Japanese prosecutors arrested a second former high government official Tuesday in a bribery scandal that is generating pressure on Prime Minister Noboru Takeshita to resign.
The arrest of Kunio Takaishi, former vice minister of education, coincided with formal charges being filed against Takashi Kato, a former vice minister of labor who was arrested March 8.
The two are the highest ranking public officials to be arrested in the case. Both were accused of receiving bribes in the form of bargain-priced shares for using their influence to benefit Recruit Co., an information conglomerate. Both left office before the scandal surfaced last July.
13th Arrest in Scandal
Takaishi’s arrest was the 13th in the scandal, which has shaken confidence in Takeshita’s administration. Recent public opinion polls put support for Takeshita’s government at less than 13%.
Takaishi, 59, is charged with having helped Recruit executives get appointed to government committees dealing with education.
Kato, also 59, was accused of influencing a ministry decision not to impose stricter regulations on employment information magazines in 1984. He retired as a vice minister in September, 1987.
Recruit’s main business is publishing specialized magazines on job placement, giving it a strong interest in education and labor policy.
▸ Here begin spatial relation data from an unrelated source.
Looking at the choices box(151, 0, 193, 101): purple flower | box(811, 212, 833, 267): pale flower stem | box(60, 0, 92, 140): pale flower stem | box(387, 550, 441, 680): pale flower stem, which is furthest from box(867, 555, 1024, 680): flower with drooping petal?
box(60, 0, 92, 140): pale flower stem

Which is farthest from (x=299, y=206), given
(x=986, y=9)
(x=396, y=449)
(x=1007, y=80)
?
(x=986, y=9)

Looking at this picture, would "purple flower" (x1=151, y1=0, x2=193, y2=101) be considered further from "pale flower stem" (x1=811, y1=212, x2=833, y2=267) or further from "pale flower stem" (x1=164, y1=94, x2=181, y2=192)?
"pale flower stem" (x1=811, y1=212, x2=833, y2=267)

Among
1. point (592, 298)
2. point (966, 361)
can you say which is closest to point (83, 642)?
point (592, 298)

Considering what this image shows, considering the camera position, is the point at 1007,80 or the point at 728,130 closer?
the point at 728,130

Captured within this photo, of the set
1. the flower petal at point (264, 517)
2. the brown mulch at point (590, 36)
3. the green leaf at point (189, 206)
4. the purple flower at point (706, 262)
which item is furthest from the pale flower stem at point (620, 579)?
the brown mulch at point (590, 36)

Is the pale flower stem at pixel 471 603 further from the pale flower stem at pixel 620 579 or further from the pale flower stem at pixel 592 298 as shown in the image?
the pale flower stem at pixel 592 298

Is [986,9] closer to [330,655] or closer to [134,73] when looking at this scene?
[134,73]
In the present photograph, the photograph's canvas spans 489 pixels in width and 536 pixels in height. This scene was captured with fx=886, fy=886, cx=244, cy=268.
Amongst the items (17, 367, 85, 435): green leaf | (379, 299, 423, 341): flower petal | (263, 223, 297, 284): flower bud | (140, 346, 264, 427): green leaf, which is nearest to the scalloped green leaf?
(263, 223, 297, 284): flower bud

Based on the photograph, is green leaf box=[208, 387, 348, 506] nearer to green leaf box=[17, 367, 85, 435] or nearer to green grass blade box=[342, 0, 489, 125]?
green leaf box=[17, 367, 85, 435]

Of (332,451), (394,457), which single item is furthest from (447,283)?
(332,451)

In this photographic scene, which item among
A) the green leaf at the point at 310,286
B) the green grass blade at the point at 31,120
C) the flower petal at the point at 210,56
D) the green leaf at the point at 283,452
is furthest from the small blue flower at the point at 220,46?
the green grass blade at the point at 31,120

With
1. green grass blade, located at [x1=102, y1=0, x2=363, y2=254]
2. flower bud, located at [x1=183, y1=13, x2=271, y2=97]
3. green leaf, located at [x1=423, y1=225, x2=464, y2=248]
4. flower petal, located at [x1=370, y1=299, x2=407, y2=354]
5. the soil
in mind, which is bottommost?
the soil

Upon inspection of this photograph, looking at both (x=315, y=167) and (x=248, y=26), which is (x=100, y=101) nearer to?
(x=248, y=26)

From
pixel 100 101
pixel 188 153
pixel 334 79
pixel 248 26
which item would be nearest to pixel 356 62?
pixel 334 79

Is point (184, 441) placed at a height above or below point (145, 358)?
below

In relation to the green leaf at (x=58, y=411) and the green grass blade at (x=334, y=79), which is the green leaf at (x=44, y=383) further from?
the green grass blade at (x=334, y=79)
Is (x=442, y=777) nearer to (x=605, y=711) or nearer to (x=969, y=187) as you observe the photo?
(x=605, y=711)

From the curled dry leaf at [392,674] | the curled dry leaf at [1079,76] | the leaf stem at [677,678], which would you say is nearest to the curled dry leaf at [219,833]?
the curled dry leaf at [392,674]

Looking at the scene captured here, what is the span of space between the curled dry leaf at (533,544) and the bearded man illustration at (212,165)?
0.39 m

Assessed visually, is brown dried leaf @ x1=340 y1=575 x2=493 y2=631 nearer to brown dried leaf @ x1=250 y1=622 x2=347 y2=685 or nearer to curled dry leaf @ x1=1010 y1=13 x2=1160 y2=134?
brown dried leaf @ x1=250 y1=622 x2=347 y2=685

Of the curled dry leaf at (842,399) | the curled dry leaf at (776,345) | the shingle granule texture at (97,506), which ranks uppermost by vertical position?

Opposition parties are demanding that Takeshita resign and call new elections to let the people judge the Recruit scandal. Takeshita has vowed to stay on and work for political reforms that would restore public trust in government.
About 700,000 bargain shares in Recruit’s real estate subsidiary, Recruit-Cosmos Co., reportedly were offered by the founder and former chairman of Recruit, Ezoe Hiromasa, and his aides to more than 150 influential people.
Prosecutors say Takaishi was sold 10,000 shares in Recruit-Cosmos at a cut-rate price in 1986 and profited by about $90,000 when over-the-counter trading in the stock began and its price soared.
Kato bought 3,000 unlisted shares and reportedly made about $45,450 when the stock was publicly listed, prosecutors said.